Update workgroup section a bit

raphlinus · raphlinus · commit cde8f54ded70 · 2021-05-29T14:21:31.000-07:00
Also remove out-of-date caution about nonuniform WaveReadAt.
diff --git a/docs/glossary.md b/docs/glossary.md
@@ -38,7 +38,7 @@ Communication between threads using subgroup operations is often much faster tha
 
 The size of a subgroup is a major concern for performance tuning. On Nvidia hardware, it can be assumed to be 32, but for portability, usually ranges from 8 to 64, with 128 as a possibility on some mobile hardware (Adreno, optionally, plus Imagination). On some GPUs, the subgroup size is fixed, but on many it is dynamic; on these GPUs it is difficult to reliably know or control the subgroup size unless the subgroup size extension is available.
 
-A warning: subgroup operations can be a source of portability concerns. Not all GPUs support all subgroup operations (DX12 is missing a nonuniform version of subgroup broadcast; [WaveReadLaneAt](https://docs.microsoft.com/en-us/windows/win32/direct3dhlsl/wavereadlaneat) requires the lane index to be dynamically uniform), and dealing with the diversity of subgroup sizes is also a challenge. The discussion in [gpuweb#954] is illuminating, for more detail.

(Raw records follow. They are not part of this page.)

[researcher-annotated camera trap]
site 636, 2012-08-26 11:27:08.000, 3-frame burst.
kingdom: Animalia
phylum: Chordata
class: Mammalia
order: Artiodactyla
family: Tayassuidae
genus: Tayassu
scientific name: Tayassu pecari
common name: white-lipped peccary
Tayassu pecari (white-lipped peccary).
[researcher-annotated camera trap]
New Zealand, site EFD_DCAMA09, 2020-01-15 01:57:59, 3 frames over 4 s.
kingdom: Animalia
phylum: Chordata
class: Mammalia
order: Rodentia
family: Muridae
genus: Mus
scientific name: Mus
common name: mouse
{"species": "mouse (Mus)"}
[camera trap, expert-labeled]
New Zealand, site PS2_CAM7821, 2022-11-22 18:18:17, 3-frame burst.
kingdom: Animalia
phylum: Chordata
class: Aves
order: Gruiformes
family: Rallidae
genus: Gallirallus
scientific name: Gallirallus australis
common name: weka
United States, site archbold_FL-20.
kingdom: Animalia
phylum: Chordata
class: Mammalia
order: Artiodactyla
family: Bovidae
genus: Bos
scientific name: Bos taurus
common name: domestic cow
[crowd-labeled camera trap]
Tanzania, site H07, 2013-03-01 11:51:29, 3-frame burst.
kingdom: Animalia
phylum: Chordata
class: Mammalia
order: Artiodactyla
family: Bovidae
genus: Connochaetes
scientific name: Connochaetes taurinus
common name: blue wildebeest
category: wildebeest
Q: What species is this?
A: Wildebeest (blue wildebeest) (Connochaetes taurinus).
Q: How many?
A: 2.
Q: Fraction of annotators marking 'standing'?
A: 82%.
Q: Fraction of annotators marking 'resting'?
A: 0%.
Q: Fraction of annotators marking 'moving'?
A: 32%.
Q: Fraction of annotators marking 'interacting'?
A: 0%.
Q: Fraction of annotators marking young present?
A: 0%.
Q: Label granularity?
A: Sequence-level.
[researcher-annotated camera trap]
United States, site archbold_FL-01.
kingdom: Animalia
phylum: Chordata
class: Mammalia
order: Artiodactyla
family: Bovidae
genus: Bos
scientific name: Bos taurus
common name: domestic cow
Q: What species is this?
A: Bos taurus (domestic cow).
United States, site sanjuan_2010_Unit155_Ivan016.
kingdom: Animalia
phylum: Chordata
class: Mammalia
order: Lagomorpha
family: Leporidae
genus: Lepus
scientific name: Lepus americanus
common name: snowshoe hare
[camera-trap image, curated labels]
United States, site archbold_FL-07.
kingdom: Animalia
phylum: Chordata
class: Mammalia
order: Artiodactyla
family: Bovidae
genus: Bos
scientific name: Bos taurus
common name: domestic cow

+A warning: subgroup operations can be a source of portability concerns. Not all GPUs support all subgroup operations, and dealing with the diversity of subgroup sizes is also a challenge. The discussion in [gpuweb#954] is illuminating, for more detail.
 
 Even aside from using explicit subgroup operations, awareness of subgroup structure is relevant for performance, for a variety of reasons. For one, the performance cost of branch divergence generally respects subgroup granularities; if all threads in a subgroup have the same branch, the cost is much lower. In addition, uniform memory reads are generally amortized across the threads in a subgroup, though multiple reads by different subgroups of a workgroup-uniform location will generally hit in L1 cache.
 
@@ -52,6 +52,8 @@ Resources:
 
 One of the main purposes of organizing threads into workgroups is access to a shared memory buffer dedicated to the workgroup. Workgroups can also synchronize using barriers. This the highest level of hierarchy for which such synchronization is possible; there is *no* similar synchronization between workgroups in a dispatch.
 
+While the driver and shader compiler (usually) choose the subgroup size, the workgroup size is entirely up to the application author, up to the supported limits of the device. A limit of 1024 threads total is typical for desktop GPUs, but on mobile smaller limits are common; Vulkan merely requires it be at least 128. It should generally be larger than the subgroup size to avoid performance problems due to unused threads.
+
 ### Dispatch
 
 A dispatch is a unit of computation all sharing the same input and output buffers and code.